This is driven largely by comic book store pre-orders. Marvel, DC, etc. ship books based on comic book store orders. Makes sense, Marvel and DC ship what they're getting paid more, it's not a consignment business. Comic book stores don't want a bunch of unsold books sitting around their stores without being sold so they lean towards what has a large following already, instead of new untested books.
Relatedly, this is why they put these new ideas into existing titles, not new books. If you introduce a new character out of nowhere, the stores aren't going to order many of them because they're untested. Meanwhile, the publisher still has to pay to have the books created on a national scale. This means that new characters have a very low chance of taking off - few pre-orders and that means they don't make money.

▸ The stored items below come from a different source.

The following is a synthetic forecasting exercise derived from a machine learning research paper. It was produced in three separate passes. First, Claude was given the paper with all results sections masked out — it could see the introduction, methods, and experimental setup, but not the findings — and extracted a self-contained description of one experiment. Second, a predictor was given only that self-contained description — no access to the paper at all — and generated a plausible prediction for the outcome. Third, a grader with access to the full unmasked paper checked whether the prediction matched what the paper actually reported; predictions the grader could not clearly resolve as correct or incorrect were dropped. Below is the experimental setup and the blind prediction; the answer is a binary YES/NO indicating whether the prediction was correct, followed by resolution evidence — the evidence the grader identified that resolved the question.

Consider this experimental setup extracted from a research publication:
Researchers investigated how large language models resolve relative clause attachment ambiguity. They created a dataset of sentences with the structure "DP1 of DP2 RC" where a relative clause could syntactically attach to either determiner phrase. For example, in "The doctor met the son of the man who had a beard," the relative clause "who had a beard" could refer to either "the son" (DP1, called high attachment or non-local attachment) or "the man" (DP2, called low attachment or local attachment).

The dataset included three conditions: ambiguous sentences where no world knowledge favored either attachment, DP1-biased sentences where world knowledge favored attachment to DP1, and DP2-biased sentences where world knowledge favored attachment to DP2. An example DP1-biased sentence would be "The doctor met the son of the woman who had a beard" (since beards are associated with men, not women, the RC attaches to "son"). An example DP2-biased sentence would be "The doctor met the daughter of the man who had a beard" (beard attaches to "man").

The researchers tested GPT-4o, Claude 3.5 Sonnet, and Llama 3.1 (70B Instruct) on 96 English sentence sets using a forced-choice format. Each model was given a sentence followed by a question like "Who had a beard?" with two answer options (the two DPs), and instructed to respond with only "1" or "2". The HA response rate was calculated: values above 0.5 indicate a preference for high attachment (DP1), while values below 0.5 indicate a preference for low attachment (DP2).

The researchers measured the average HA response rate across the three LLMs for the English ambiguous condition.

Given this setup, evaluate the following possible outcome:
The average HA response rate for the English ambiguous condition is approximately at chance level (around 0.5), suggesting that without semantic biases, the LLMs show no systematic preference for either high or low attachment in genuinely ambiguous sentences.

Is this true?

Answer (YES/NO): NO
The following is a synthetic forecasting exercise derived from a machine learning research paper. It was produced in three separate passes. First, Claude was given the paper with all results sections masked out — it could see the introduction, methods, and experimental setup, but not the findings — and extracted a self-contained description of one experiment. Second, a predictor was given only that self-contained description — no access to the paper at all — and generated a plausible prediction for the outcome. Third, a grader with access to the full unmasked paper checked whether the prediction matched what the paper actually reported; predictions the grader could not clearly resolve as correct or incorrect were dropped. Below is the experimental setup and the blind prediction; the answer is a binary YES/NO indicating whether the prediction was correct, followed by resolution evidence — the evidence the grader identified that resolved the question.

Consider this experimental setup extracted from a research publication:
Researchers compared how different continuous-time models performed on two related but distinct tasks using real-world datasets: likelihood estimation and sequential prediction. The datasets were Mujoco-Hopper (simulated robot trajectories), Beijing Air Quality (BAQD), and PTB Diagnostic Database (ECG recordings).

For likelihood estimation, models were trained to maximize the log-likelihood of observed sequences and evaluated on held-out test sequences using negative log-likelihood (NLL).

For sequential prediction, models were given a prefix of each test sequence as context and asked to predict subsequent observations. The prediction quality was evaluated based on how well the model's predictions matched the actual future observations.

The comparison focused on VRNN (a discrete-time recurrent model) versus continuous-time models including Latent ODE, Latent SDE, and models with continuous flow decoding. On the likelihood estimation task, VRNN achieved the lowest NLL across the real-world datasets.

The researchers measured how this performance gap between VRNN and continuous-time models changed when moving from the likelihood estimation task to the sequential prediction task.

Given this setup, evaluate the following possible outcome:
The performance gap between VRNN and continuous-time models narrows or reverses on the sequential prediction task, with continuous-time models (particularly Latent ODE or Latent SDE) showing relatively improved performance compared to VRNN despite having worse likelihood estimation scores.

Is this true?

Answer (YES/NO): NO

The prevailing strategy seems to be to introduce new ideas and characters into books where there is already enough pre-orders to make them profitable.
If the character/idea gains traction then you can roll them out in their own book. If they don't, you can just erase the idea and go back to the previous idea. But the change in sales of the existing book will only fluctuate minutely. Profitability is maintained.
Once I understood just how small a successful run was and how comic book pre-orders dictated that calculation, I stopped wondering why they changed existing characters instead of making new ones. The margins are too thin. This is also why they've put so much time and money into the movie franchises because they're selling more movie tickets than comic books.